--- 解くべき問題 ---
[A] セットバックに関する文章において、「敷地のセットバック」と同義とされている言い方は何ですか。
[B] セットバックに関する文章の「日当たりや風通しの確保するた」から「空間を広げる方法があります。」までの部分を、その箇所も含めて書き換えてください。その際、「日当たりや風通し」を「採光や通風」に置き換えてください。

=== 選定した抜粋 ===

このような理由で敷地全体を後退させることから道路の幅員を確保するためのセットバックを「敷地のセットバック」とも呼びます。同義として「私道負担」とも言います。自己の土地を道路(私道)として一部、または全幅負担するから私道負担です。
※地域によっては6mの幅員が必要な場合もあります。
斜線制限緩和
その他の目的として、建物の高さを確保するためセットバックを行う場合があります。
日当たりや風通しの確保するため、建物には隣地や道路境界線からの距離によって高さを制限する規制があります。道路斜線制限は道路の境界線から伸ばした斜線(図を参照)よりも高く建ててはいけない規制です。このように建物自体、または2階部分のセットバックを行うことで、道路斜線制限に掛からず建築可能な空間を広げる方法があります。

=== 保存された行 ===

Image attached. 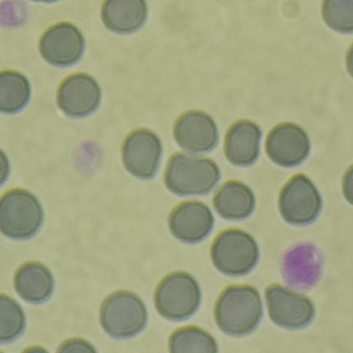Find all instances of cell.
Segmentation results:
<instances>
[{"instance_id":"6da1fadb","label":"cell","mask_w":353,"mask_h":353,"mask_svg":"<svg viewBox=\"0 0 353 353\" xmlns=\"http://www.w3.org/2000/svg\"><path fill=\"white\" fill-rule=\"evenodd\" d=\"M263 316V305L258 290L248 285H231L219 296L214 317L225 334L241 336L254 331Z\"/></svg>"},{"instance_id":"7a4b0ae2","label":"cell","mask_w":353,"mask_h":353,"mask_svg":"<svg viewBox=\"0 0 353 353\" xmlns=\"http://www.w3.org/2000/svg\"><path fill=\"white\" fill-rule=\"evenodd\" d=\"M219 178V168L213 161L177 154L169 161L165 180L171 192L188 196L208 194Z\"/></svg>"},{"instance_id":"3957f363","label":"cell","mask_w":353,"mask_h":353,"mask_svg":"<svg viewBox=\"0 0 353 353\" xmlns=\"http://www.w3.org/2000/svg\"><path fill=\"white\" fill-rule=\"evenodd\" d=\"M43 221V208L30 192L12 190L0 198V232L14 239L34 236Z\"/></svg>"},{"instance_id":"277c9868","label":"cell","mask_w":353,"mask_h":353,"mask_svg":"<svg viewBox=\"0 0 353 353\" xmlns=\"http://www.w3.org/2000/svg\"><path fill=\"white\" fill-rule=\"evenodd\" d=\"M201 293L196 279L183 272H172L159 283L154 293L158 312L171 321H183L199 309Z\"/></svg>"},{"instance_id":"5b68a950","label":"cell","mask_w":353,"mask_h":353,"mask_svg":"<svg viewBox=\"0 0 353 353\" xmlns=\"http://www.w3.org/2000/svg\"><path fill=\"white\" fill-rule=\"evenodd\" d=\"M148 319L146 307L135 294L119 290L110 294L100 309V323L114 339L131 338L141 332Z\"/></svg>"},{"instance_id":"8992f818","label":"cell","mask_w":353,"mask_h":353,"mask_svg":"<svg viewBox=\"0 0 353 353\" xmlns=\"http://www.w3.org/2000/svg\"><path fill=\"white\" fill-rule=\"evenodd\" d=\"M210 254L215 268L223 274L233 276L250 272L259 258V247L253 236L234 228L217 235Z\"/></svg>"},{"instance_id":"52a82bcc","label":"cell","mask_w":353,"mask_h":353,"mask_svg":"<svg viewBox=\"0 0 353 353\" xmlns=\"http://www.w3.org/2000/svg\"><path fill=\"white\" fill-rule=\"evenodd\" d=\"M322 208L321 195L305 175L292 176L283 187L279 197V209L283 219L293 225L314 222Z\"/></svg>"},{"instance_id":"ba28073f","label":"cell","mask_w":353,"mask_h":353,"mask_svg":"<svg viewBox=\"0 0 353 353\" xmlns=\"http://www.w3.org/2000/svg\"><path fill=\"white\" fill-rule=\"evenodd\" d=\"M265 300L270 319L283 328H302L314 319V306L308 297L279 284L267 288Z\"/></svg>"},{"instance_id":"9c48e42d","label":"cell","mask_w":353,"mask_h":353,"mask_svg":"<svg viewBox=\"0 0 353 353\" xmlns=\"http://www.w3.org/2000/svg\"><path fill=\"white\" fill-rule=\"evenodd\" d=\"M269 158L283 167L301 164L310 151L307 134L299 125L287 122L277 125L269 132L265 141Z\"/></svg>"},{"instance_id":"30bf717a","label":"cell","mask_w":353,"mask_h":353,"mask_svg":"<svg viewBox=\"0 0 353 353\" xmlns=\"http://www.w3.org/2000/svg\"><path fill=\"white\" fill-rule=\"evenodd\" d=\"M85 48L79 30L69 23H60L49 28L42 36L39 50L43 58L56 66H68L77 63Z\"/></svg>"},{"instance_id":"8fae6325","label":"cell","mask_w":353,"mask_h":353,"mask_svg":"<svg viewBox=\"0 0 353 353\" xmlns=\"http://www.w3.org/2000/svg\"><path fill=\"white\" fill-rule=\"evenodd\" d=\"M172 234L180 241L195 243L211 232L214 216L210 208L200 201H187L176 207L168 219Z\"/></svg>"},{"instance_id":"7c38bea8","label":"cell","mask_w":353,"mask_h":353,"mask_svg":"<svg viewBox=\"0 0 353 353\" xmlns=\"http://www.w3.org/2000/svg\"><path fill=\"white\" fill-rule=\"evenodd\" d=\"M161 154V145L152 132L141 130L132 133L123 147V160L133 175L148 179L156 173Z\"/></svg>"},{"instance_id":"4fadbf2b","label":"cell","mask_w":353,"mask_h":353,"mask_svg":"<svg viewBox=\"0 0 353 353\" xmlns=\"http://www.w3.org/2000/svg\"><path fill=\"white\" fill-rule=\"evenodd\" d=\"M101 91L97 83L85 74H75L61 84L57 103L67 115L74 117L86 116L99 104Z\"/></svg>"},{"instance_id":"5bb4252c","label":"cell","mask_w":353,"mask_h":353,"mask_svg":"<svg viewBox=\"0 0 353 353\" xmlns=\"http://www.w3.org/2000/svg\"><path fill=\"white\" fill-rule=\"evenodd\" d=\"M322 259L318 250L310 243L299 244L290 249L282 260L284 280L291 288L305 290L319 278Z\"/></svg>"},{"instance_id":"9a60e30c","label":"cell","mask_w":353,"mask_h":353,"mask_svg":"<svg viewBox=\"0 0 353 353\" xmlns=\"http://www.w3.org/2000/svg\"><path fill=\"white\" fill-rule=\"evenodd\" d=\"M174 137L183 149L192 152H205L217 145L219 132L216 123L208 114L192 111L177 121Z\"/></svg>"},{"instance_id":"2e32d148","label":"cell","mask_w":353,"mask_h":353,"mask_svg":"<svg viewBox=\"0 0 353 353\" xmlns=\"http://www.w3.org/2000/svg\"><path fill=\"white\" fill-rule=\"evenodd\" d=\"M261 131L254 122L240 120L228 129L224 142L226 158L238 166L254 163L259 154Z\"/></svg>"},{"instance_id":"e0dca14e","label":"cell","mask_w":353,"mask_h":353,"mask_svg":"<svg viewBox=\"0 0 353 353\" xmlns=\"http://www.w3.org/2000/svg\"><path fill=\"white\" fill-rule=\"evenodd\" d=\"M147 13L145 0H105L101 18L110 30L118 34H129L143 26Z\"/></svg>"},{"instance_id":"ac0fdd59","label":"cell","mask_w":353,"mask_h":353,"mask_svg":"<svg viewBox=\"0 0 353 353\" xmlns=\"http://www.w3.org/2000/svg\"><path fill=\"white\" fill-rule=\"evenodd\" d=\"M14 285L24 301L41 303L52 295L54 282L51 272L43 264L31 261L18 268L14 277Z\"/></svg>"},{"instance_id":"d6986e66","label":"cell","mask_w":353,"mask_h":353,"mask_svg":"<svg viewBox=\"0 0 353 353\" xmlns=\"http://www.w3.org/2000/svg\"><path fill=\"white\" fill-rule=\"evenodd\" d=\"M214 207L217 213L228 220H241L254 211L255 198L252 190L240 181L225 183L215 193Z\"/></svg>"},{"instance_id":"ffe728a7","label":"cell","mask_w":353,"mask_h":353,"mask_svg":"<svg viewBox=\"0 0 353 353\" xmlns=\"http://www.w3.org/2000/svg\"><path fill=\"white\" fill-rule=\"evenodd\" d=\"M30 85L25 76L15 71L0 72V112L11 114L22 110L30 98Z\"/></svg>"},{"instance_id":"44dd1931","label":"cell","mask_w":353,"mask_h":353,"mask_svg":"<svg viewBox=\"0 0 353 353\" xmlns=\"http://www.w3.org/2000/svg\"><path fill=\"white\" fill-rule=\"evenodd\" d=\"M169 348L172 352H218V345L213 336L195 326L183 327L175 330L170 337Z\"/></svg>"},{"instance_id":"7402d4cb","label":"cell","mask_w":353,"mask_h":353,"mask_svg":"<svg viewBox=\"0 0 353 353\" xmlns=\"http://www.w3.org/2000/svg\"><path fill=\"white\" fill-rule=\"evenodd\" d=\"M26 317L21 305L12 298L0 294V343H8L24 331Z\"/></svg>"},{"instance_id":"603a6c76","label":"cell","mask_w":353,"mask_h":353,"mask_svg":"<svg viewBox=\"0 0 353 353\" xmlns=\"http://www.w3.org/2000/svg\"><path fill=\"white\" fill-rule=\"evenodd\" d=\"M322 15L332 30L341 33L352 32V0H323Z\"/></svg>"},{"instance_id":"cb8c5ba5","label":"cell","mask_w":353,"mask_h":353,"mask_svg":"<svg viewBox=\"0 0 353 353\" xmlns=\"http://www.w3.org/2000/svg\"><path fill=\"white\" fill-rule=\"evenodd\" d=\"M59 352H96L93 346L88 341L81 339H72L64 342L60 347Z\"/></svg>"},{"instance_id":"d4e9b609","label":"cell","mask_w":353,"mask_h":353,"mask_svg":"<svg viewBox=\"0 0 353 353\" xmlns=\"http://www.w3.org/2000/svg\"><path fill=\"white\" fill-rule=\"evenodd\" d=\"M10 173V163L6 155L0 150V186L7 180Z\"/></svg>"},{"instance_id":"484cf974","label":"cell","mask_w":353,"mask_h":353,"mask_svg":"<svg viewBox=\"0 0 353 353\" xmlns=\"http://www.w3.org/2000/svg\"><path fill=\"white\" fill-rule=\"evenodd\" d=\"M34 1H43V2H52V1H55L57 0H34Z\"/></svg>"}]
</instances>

===

--- 解答は以下 ---
[A] 私道負担

[B]
採光や通風の確保するため、建物には隣地や道路境界線からの距離によって高さを制限する規制があります。道路斜線制限は道路の境界線から伸ばした斜線(図を参照)よりも高く建ててはいけない規制です。このように建物自体、または2階部分のセットバックを行うことで、道路斜線制限に掛からず建築可能な空間を広げる方法があります。